Beispiel für luwische Hieroglyphen. Der Fund stammt von einer nahe gelegenen Ausgrabungsstätte.
Foto: UChicago/Oriental Institute

Mysteriöser König Hartapu

In Auftrag gegeben wurde die Siegesbotschaft von einem König Hartapu. Dieser Name und der seines Vaters Mursili tauchten zwar auf einer Jahre zuvor entdeckten Inschrift auf einer Felswand in 15 Kilometern Entfernung auf. Wer dieser Hartapu war und über welches Reich er regiert hatte, war den Wissenschaftern bisher jedoch völlig schleierhaft.
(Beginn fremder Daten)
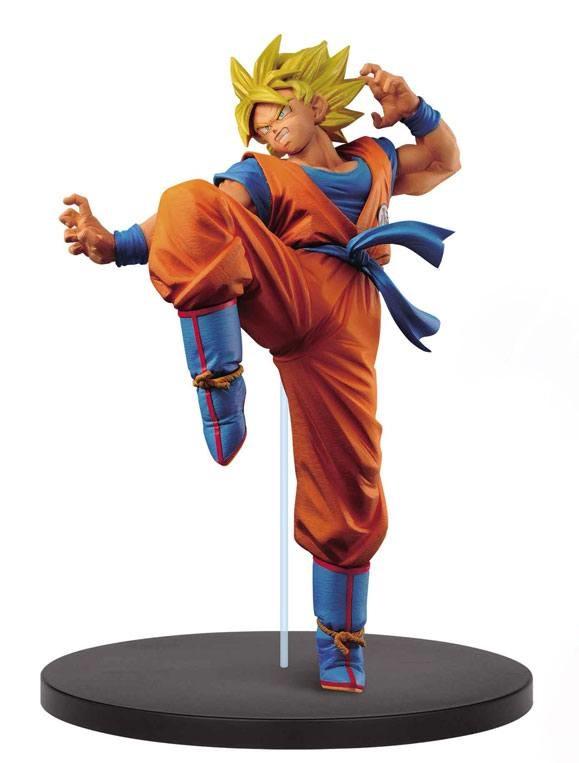 Dragonball Super Son Goku Fes Figures SSJ Goku 20 cm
Dessen Herrschaftsgebiet muss freilich ein bedeutender Machtfaktor in der Region gewesen sein: Immerhin waren Hartapus Truppen dazu in der Lage gewesen, dem mächtigen Phrygien erfolgreich die Stirn zu bieten.

Der Fund der Stele deutet ferner darauf hin, dass die Stadt, deren Überreste unter dem riesigen Hügel von Türkmen-Karahöyük verborgen liegen, Hartapus Hauptstadt gewesen sein könnte. "Wir hatten bislang keine Ahnung von diesem Königreich", sagt Osborne. "Auf einmal ergibt sich ein völlig neues Bild über Kleinasiens Eisenzeit." Vermutlich war dieses Königreich eines von drei großen Reichen im südlichen Zentralanatolien während des achten Jahrhunderts vor unserer Zeitrechnung, meinen Archäologen des Konya Regional Archaeological Survey Project. "Hartapu und sein Vater herrschten wahrscheinlich über ein Gebiet, das die heutigen Provinzen Konya und Karaman umfasste", so die Wissenschafter.

Paläste, Denkmäler, Häuser

Das Team um Osborne hat nun eine Menge Grabungsarbeit vor sich, um mehr über dieses vergessene Reich und seine Hauptstadt ans Licht zu bringen – man rechnet jedenfalls mit bedeutenden Funden. "In diesem Hügel dürften sich Paläste, Denkmäler und zahlreiche Häuser befinden", ist der Archäologe überzeugt. "Die Stele war ein wunderbarer, glücklicher Fund – aber sie ist nur der Anfang." (tberg, 9.3.2020)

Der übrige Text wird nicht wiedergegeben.